The story of Black Sunday begins in the 1630s as a woman in Moldavia is about to be burned for witchcraft. But first, a bronze devil mask is attached to her face with spikes. A storm breaks out and keeps the woman, Princess Asa Vajda (Barbara Steele) from being burned at the stake; instead, she’s just buried alive. Two hundred years later she’s found in a grave by Dr. Choma Kruvajan (Andrea Checchi) and his assistant, Dr. Andrej Gorobec (John Richardson). Kruvajan accidentally brings Asa back to life and things, needless to say, start to go bad. Asa brings back her brother and lover, Igor Javutich (Arturo Dominici), to help with the mayhem.

Meanwhile, Gorobec meets a young woman, Katia Vajda, who looks just like her ancestor, Asa. The two fall in love, but Asa plans to take Katia’s young body as her own to continue her plans for death and destruction. Gorobec goes to a priest (Antonio Pierfederici) for help. The priest knows that Asa killed Kruvajan and brought him back as one of the undead. The priest also knows the way to kill the undead: a nail through the eye. (I don’t remember any classes on killing the undead in my seminary, but apparently Orthodox priests have a very different curriculum.)
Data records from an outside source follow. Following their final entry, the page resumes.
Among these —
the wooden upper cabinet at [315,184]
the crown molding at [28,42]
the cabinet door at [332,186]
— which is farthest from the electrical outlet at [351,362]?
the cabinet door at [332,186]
The priest also leads the angry crowd of townsfolk with torches that finally get around to burning Asa to death. Understandably, with the good Catholic Bava telling the story, the priests (even the Orthodox priests) are the heroes.


Priests don’t come off nearly so well in 1967’s Viy, a much more faithful telling of Gogol’s short story. Co-writers/co-directors Konstantin Ershov and Gerogiy Kropachyov needed to answer to Soviet authorities when they made this film, and the government at that time was not fond of religion.

Viy tells pretty much the same story as Gogol told. Gogol claimed it was a folk tale, but there is no record of it existing before he told it.

Three seminarians are lost while on vacation and come to what they believe is a farmhouse, but actually, it is the home of an old witch (Kinolay Kutuzov), who tries to seduce one of the men, Khoma (Leonid Kuravlyov). Instead, she ends up taking him on a wild flight in the air. The man’s prayers, perhaps, bring them down to the ground where Khoma beats the witch with a club.


When Khoma returns to his seminary, the Rector (Pyotr Vesklyarov) tells him he must go to the home of a rich landowner and pray for the man’s dying daughter. But when he arrives, he finds that the daughter is already dead. The father tells Khoma that his daughter asked for the seminarian by name before she died. She requested that Khoma would stay three nights with her corpse, praying for her soul. He calls Khoma a saint, but the young man insists he isn’t (in fact, last Lent, he claims to have snuck off to be with the butcher’s wife).

After promises of gold and threats of lashing, Khoma goes to the church, where he is locked in with the corpse for three nights. On the first night, the young woman (Natalya Varley) comes back to life and taunts Khoma, but he protects himself by drawing a chalk circle on the floor around himself and prays. The second night, Khoma fortifies himself by getting drunk. The corpse comes after him in a flying coffin, but he again survives the night. On the third night, the woman transforms into the witch and summons all sorts of demons, including Viy, a demon who can see all things. Khoma doesn’t survive the night. His friends mourn him but wonder if he might have survived if only he had a little more courage.


The clergy in this film are not heroes. The Rector sends Khoma because he is given a bribe. When the seminarians are on vacation, they get drunk, steal food, and assault women. These characters aren’t too wonderful in the original short story but are worse in the film.

It's an interesting piece of trivia that Black Sunday is considered the first Italian horror film and Viy is considered the first horror film. I believe Christians can learn from both films: to be like the priest in Black Sunday who earns our Four Steeple rating, and to not be like the seminarians of Viy who earn a One Steeple Rating.